**Text segment**
Monday, October 7 9:00 am – 11:00 am
SESSION J: HIGH RESOLUTION AUDIO

Chair: Rhonda Wilson, Meridian Audio Limited, Huntingdon, Cambridgeshire, UK

J-1 DSD Processing Modules—Architecture and Application—Nathan Bentall, Gary Cook, Peter Eastty, Eamon Hughes, Michael Page, Chris Sleight, Mike Smith, Sony Broadcast & Professional Research Labs, Oxford, UK

As demand continues to grow for production equipment targeting the high resolution, multichannel capabilities of SACD (super audio CD), there is increasing interest in adding DSD capability to both new and existing systems. The prospect of researching and implementing the necessary algorithms from scratch can be daunting. The high data rates, coupled with the asymmetric multipliers often required by the algorithms, make conventional von-Neumann-type DSP platforms (where most developers traditionally have their DSP expertise) seem sub-optimal. Based on custom DSD audio processing engines and packaged in the very compact SODIMM form factor, the modules described in this paper can add high quality, real time, low latency DSD audio processing functionality to a system with a minimum of development time.

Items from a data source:
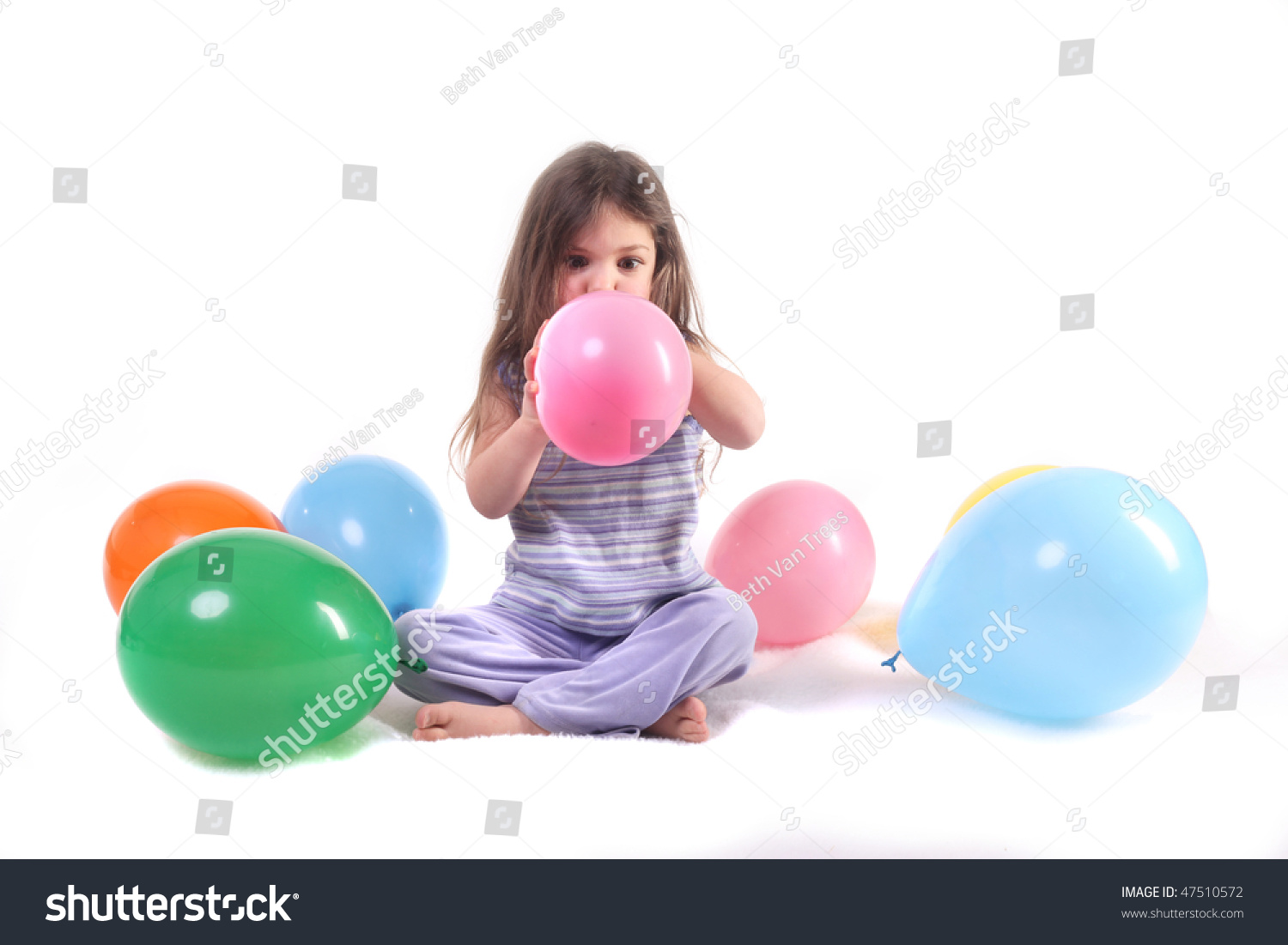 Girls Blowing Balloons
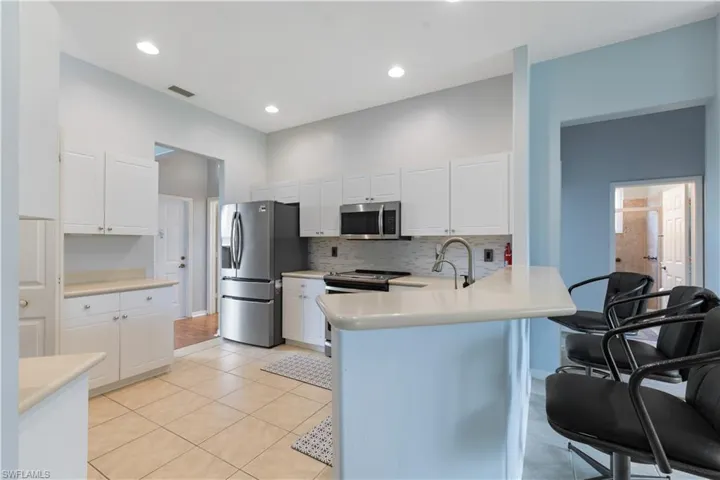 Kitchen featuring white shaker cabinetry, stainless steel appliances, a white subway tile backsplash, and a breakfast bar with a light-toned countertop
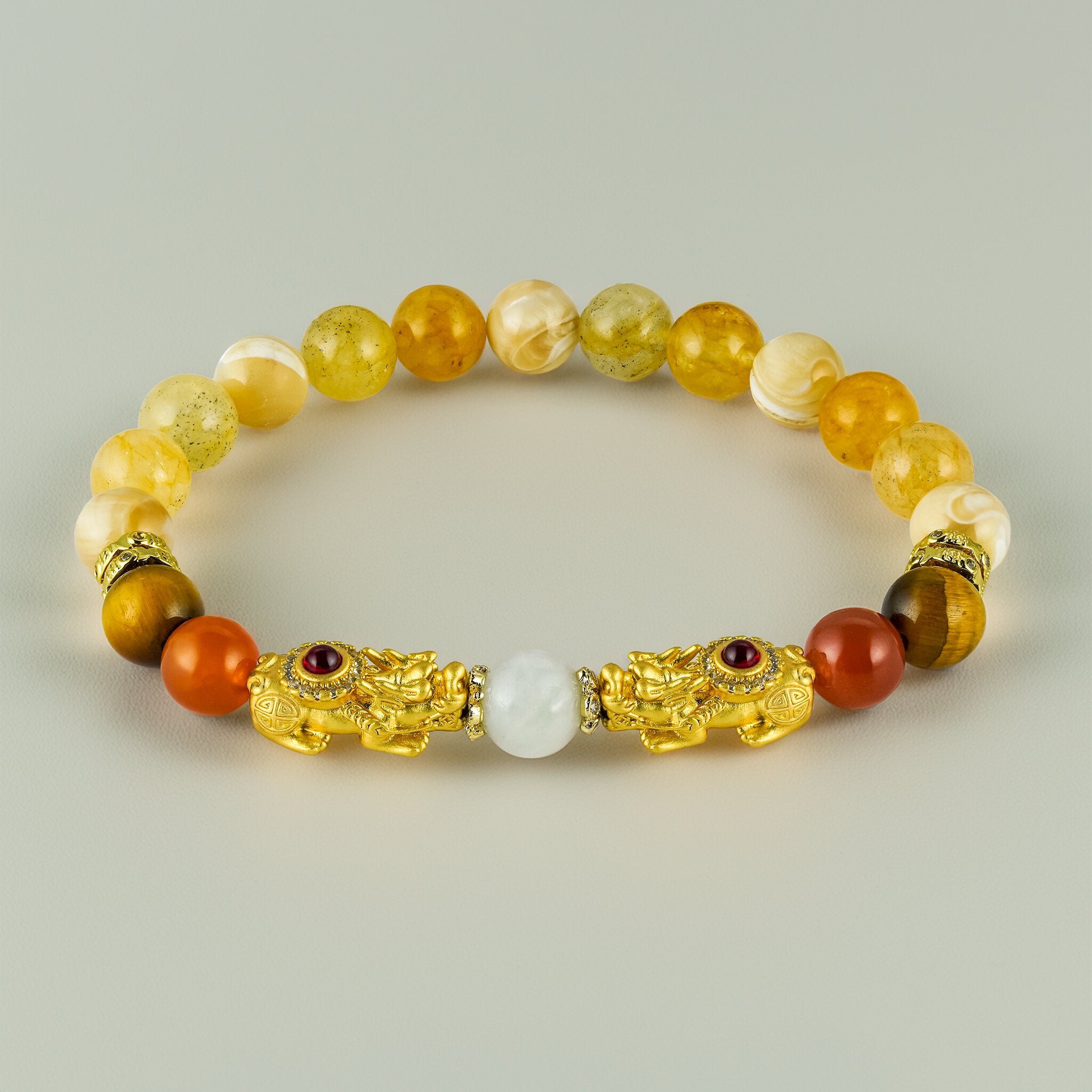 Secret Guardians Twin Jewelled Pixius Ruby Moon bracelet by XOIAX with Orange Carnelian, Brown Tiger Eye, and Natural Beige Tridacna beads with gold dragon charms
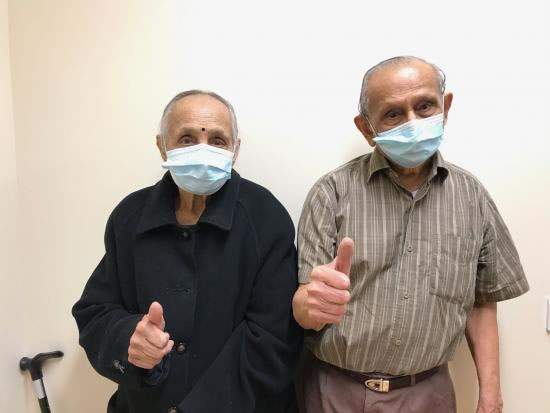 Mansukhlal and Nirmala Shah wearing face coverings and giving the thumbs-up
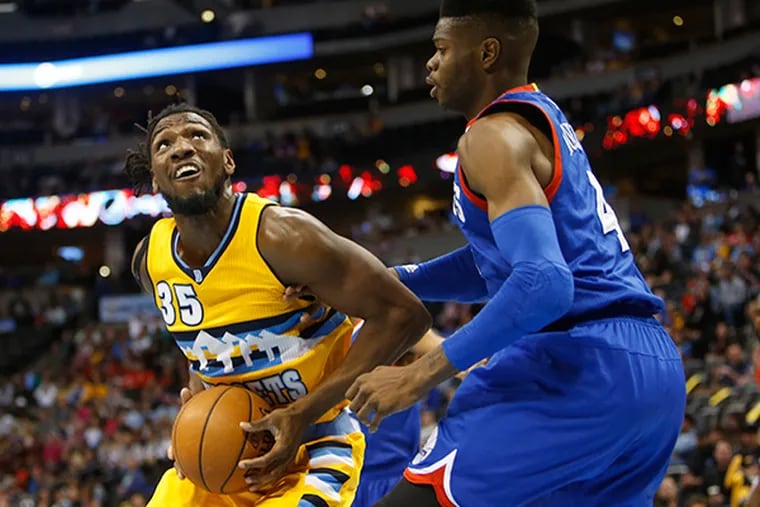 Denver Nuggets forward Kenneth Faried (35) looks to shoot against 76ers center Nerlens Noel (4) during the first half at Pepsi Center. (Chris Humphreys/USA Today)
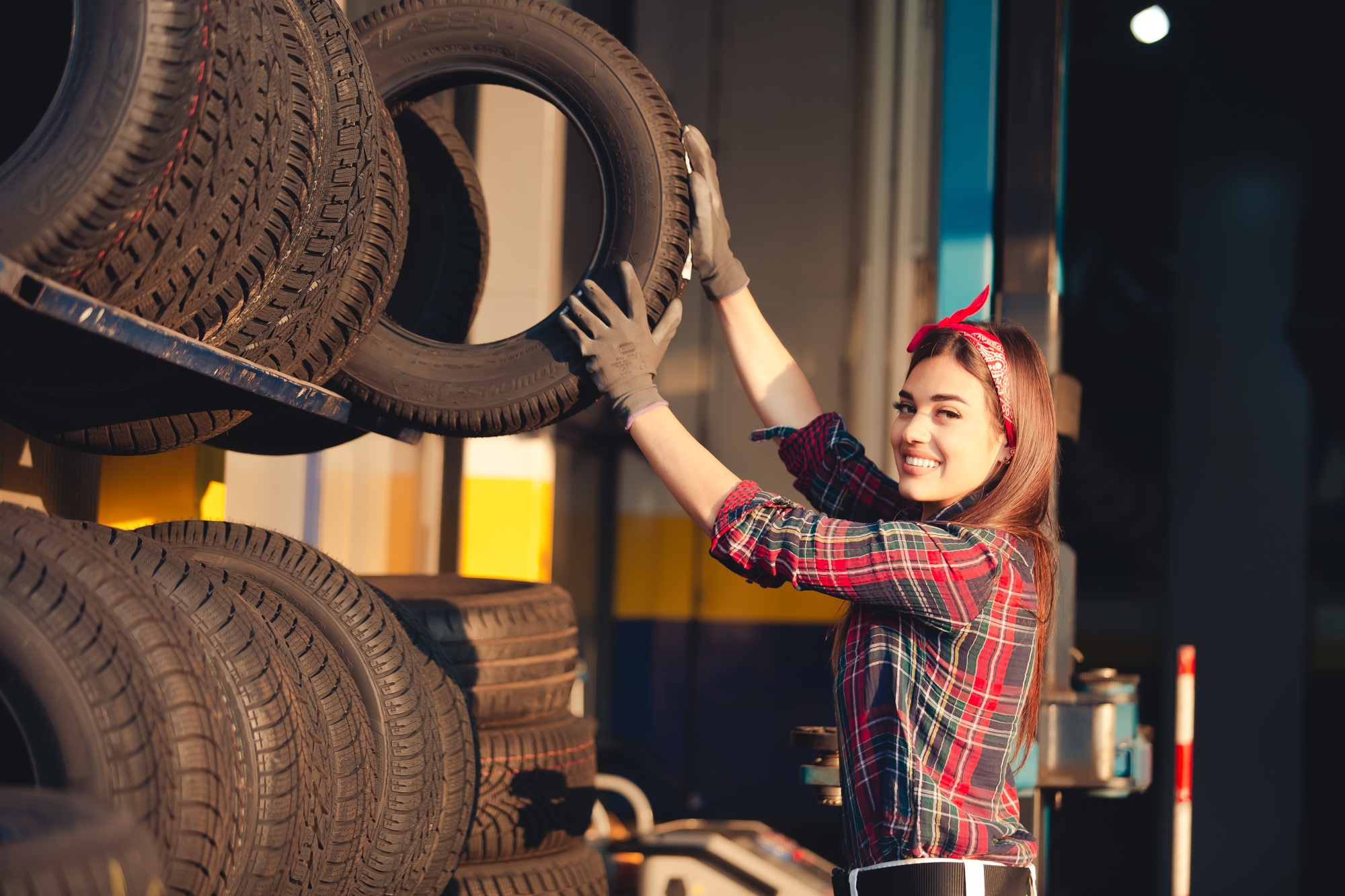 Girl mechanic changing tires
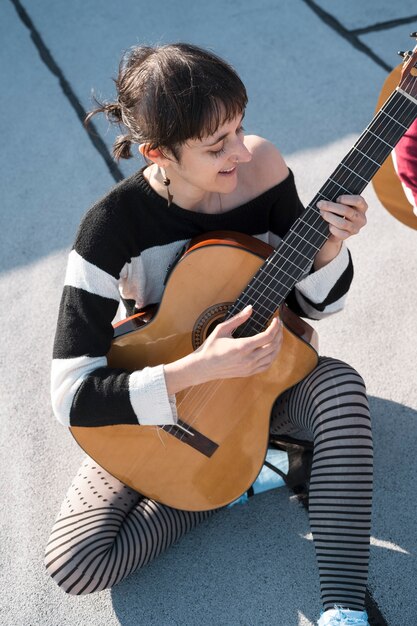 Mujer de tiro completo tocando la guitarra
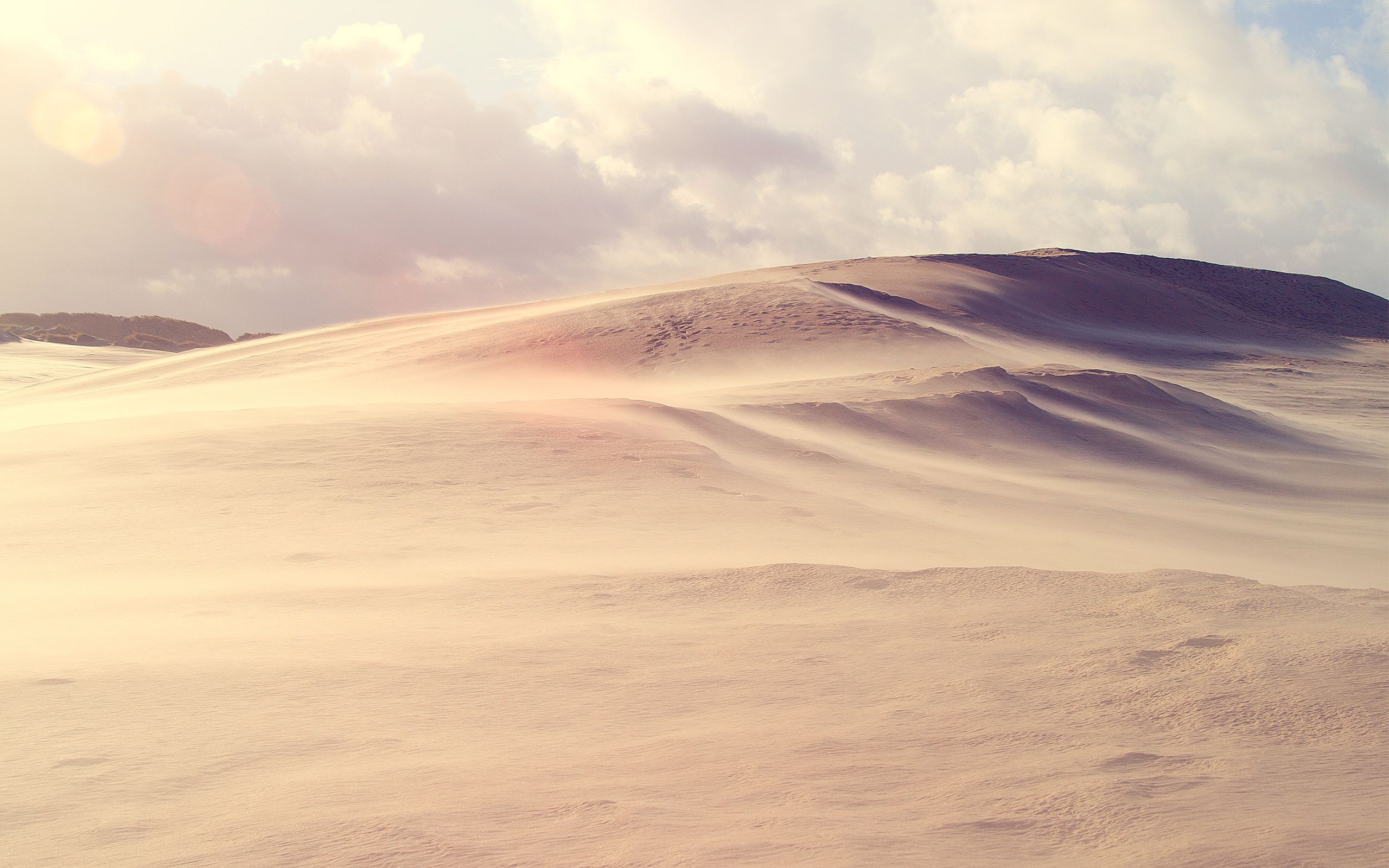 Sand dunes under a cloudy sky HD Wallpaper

**Required action 1**
According to the abstract, what form factor are the modules packaged in?
**Required action 2**
Rewrite the part of the abstract that opens with the words "As demand continues" and closes with "of development time.", replacing "DSD capability" with "DSD support".
Work only from the abstract.

**Task output 1**
The very compact SODIMM form factor.

**Task output 2**
As demand continues to grow for production equipment targeting the high resolution, multichannel capabilities of SACD (super audio CD), there is increasing interest in adding DSD support to both new and existing systems. The prospect of researching and implementing the necessary algorithms from scratch can be daunting. The high data rates, coupled with the asymmetric multipliers often required by the algorithms, make conventional von-Neumann-type DSP platforms (where most developers traditionally have their DSP expertise) seem sub-optimal. Based on custom DSD audio processing engines and packaged in the very compact SODIMM form factor, the modules described in this paper can add high quality, real time, low latency DSD audio processing functionality to a system with a minimum of development time.